Pdt. Benhard Roy Calvyn Munthe
081361131151

Catatan Sermon
(1) Kata “kemah” perlu digarisbawahi. Menjelaskan bahwa “kemah” tempat kediaman kita di dunia ini akan dibongkar. Artinya bagaimanapun megahnya, luasnya, nyamannya kediaman tersebut tidak kekal, pasti dibongkar. Kiranya hal ini menjadi perhatikan kita. Namun bila kita memahami bahwa pembongkaran itu pasti dan kita tahu tujuannya maka kita tidak akan membrontak. Misalnya kita analogikan rumah. Kalau rumah kita dibongkar atau dirobohkan dengan tujuan yang jelas agar menjadi lebih baik, lebih besar, lebih nyaman, dsb, tentu kita tidak memberontak, kita akan mendukung bahkan ikut mengupayakan agar kediaman kita setelah pengrobohan tersebut lebih baik lagi.

(2) Walaupun “Kemah” kediaman kita di dunia ini akan dobongkar, tidak berarti “kemah” tersebut dibiarkan begitu saja. “Kemah” itu harus juga dirawat. Namun perawatannya juga harusnya berdasarkan iman. Hal ini penting. Sebab banyak orang mungkin tanpa menyadari (atau menyadari) biaya perawatan “kemah” (tubuhnya/kediamannya di dunia ini) jauh lebih diutamakan, atau jauh lebih banyak menghabiskan dana/biaya dibandingkan “merawat” sehubungan dengan bagaimana memiliki tempat kediaman di sorga. Dengan kata lain, biaya bagi pertumbuhan imannya tidak sebanding dengan biaya perawatan “kemah” yang akan dibongkar tersebut. Kita ambil contoh, untuk merawat tubuh agar tetap cantik, menarik tidak segan-segan mengeluarkan biaya tinggi, demikian juga ada orang demi hobby, popularitas, prestise tidak sungkan-sungkan mengeluarkan biaya sangat besar, namun sebaliknya bagi imannya sangat perhitungan, atau bahkan dapat dikatakan biasa-biasa atau pelit. Mengenai hal ini, ilustrasi “YANG MAU KITA DIBAWA MATI” kiranya mengingatkan kita[1].

(3) Gog yang luar biasa kuat dan berkuasa tidak berarti apa-apa dibandingkan kuasa dan kekuatan Tuhan[2]. Tuhan dengan mudah mengalahkannya. Hal ini mengingatkan kita agar (1) bersyukur memiliki Tuhan yang jelas kita kenal, Yesus Kristus, (2) tetap beriman, walaupun sementara mengalami tekanan, pencobaan. Allah kita lebih berkuasa dari apapun, itu berarti ia mampu dan mau menolong kita.Minggu ini kita menggunakan Liturgi Kebaktian Penutupan Tahun. Hal ini mengingatkan bahwa kita telah sampai kepada penghujung tahun. Oleh karena itu dalam kebaktian ini kita juga perlu mengevaluasi iman kita, mengevaluasi bagaimana persembahan persepuluhan dan persembahan lainnya, bagaimana keaktifan mengikuti kegiatan gereja selama ini, dsb. Juga dalam kebaktian ini juga kental mekna penghiburan kepada keluarga yang diringgalkan.

● **Data Latihan**
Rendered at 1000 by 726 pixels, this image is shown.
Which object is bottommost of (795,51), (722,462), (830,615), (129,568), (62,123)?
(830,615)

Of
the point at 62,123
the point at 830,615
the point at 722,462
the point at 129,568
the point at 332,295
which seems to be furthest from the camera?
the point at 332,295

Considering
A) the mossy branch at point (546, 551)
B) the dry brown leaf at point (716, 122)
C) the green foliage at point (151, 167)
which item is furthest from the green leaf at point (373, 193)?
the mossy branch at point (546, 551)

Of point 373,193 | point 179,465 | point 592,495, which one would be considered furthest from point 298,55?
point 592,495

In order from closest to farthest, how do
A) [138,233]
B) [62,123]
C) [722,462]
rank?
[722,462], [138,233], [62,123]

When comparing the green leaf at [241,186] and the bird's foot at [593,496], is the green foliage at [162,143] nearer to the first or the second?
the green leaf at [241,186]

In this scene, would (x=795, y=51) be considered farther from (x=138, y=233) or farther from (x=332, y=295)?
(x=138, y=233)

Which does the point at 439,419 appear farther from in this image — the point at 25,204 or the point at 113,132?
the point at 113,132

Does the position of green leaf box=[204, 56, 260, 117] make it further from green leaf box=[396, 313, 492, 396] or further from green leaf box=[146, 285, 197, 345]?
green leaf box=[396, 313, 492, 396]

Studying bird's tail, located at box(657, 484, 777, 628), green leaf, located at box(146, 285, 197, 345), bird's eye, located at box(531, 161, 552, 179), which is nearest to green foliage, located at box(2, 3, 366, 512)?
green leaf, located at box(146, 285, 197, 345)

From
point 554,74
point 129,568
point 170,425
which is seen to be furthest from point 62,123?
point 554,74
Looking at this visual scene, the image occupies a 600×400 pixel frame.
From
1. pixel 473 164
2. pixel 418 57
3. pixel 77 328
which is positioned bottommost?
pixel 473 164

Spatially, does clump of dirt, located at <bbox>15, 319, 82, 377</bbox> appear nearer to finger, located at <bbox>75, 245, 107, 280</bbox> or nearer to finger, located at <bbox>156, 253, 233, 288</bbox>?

● **Tugas Wajib A**
Ambil dari kutipan di atas bagian yang dimulai dengan "Catatan Sermon" dan diakhiri dengan "lebih baik lagi.", tanpa mengubah satu kata pun.
● **Tugas Wajib B**
Saring daftar di atas dan salin setiap baris yang memuat kata "bottommost".

● **Penyelesaian Lengkap A**
Catatan Sermon
(1) Kata “kemah” perlu digarisbawahi. Menjelaskan bahwa “kemah” tempat kediaman kita di dunia ini akan dibongkar. Artinya bagaimanapun megahnya, luasnya, nyamannya kediaman tersebut tidak kekal, pasti dibongkar. Kiranya hal ini menjadi perhatikan kita. Namun bila kita memahami bahwa pembongkaran itu pasti dan kita tahu tujuannya maka kita tidak akan membrontak. Misalnya kita analogikan rumah. Kalau rumah kita dibongkar atau dirobohkan dengan tujuan yang jelas agar menjadi lebih baik, lebih besar, lebih nyaman, dsb, tentu kita tidak memberontak, kita akan mendukung bahkan ikut mengupayakan agar kediaman kita setelah pengrobohan tersebut lebih baik lagi.

● **Penyelesaian Lengkap B**
Which object is bottommost of (795,51), (722,462), (830,615), (129,568), (62,123)?
which is positioned bottommost?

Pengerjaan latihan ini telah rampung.